The Simplest Example (Scalar Minimum Energy)
The scalar minimum energy problem has a defined initial time and state and final time and state, a single state $ n_x = 1 $, a single control input $ n_u = 1 $, and no non-box constraints so $ n_h = n_e = 0 $.

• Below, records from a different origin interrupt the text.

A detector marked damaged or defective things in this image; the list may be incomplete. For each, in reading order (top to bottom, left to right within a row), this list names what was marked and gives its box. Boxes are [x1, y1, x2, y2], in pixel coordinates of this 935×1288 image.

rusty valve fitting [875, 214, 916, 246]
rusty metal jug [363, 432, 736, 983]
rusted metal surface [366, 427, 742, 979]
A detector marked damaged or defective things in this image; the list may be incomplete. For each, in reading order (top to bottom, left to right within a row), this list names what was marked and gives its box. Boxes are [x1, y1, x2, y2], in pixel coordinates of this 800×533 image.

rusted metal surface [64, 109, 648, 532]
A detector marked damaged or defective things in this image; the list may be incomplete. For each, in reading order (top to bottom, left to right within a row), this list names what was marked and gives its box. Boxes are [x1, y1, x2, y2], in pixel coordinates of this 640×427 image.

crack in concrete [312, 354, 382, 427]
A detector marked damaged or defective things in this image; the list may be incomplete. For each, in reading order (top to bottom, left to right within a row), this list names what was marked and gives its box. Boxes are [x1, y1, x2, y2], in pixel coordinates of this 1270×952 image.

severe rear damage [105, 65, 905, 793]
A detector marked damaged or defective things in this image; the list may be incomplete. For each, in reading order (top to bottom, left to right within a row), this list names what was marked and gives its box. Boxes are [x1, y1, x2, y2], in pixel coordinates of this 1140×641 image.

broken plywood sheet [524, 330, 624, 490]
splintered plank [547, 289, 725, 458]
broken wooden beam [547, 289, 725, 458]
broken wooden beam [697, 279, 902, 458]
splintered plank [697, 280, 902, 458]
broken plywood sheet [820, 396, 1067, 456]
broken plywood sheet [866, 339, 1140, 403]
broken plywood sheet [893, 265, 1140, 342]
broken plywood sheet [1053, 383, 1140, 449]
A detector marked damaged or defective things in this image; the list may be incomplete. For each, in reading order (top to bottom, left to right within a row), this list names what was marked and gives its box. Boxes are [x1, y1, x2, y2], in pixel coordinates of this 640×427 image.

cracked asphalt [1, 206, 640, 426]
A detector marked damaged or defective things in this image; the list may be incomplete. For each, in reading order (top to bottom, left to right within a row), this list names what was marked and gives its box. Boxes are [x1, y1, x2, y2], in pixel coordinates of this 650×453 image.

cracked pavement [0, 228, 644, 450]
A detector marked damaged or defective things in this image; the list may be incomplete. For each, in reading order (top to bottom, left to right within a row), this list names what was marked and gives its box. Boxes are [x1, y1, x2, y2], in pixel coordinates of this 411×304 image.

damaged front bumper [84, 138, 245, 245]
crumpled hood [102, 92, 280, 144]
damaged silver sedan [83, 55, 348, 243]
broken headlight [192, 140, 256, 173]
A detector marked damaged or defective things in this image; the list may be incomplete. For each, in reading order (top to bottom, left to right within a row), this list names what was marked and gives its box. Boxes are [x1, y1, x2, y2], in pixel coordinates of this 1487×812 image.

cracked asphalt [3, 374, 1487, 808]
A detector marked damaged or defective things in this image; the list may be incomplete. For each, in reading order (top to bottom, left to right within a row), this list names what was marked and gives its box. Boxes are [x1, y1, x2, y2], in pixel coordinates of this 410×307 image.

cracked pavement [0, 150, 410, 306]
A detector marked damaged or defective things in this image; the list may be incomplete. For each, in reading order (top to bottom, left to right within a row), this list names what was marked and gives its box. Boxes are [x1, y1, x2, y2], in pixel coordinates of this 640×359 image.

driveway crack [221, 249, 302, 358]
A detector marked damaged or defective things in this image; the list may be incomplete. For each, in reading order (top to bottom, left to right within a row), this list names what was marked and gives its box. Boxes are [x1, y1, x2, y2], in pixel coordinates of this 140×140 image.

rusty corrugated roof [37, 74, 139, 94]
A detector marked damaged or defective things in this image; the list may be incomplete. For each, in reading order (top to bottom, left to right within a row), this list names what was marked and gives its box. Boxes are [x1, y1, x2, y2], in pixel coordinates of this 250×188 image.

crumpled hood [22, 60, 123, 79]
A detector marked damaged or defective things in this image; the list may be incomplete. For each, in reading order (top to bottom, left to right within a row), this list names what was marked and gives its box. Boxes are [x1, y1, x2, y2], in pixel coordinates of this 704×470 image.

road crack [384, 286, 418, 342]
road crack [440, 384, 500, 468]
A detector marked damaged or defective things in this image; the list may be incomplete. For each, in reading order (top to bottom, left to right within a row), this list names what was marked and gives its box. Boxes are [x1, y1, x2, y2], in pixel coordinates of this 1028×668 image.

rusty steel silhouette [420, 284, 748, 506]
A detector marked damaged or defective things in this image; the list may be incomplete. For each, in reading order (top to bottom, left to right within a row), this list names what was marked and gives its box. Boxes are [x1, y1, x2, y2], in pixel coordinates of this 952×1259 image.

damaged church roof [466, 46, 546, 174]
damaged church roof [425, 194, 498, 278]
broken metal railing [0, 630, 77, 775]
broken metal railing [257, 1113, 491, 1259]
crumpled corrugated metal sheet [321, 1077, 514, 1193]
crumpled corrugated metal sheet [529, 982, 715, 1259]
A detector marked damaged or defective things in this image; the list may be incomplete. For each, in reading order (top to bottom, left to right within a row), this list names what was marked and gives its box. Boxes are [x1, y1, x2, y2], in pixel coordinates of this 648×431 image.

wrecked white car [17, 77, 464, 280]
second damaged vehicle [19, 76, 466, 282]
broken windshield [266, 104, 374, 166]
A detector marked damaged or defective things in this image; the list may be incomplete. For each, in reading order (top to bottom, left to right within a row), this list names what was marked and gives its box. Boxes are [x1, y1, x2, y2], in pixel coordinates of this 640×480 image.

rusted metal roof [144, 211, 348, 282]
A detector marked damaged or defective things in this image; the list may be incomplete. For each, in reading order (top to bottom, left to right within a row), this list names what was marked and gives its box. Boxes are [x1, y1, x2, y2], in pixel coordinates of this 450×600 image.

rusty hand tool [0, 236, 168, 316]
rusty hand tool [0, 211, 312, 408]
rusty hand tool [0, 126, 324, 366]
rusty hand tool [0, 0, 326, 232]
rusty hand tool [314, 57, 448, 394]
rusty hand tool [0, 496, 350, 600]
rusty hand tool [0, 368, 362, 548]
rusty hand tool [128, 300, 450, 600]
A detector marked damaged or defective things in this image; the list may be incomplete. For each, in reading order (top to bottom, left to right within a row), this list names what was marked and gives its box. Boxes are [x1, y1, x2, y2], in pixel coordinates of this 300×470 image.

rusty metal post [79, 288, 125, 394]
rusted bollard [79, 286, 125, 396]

The problem can be expressed as,
\[\begin{aligned} \min && &J = \frac{1}{2} \int_{t_0}^{t_f} u^2(t) dt\\ \text{s.t.} && &\dot{x}(t) = a x(t) + b u(t)\\ && &x(t_0) = x_0, \quad x(t_f) = x_f \end{aligned}\]The Hamiltonian for this problem is,
\[H = \frac{1}{2} u^2 + a \lambda x + b \lambda u\]The stationarity condition is,
\[\frac{\partial H}{\partial u} = u + b \lambda = 0 \quad \Rightarrow \quad u(t) = -b \lambda(t)\]The evolution of the co-state can now be written,
\[\dot{\lambda}(t) = -\frac{\partial H}{\partial x} = -a \lambda(t) \quad \Rightarrow \quad \lambda(t) = e^{-a(t-t_f)} \lambda(t_f)\]With the optimal input now known up to an unknown constant, we can write the optimal state trajectory,
\[\begin{aligned} x(t) &= e^{a (t-t_0)} x_0 - b^2 \int_{t_0}^t e^{a(t-\tau)} e^{a(t_f-\tau)} d\tau \lambda(t_f)\\ &= e^{a(t-t_0)} x_0 - b^2 \int_{t_0}^t e^{a(t_f+t-2\tau)} d\tau \lambda(t_f)\\ &= e^{a(t-t_0)} x_0 - \frac{b^2}{2a} \left[ e^{a(t_f+t-2t_0)} - e^{a(t_f-t)} \right] \lambda(t_f) \end{aligned}\]To determine the final co-state value, apply the constraint $ x(t_f) = x_f $ by setting $ t = t_f $ in the optimal state trajectory,
\[x_f = e^{a(t_f-t_0)} x_0 + \frac{b^2}{2a} \left[1 - e^{2a (t_f-t_0)} \right] \lambda(t_f)\]which, after rearranging, yields the final value of the co-state,
\[\lambda(t_f) = \frac{2a}{b^2} \left[ \frac{x_f - e^{a(t_f-t_0)} x_0}{1 - e^{2a(t_f-t_0)}} \right]\]With this value, we have the optimal state trajectory and optimal control input written above.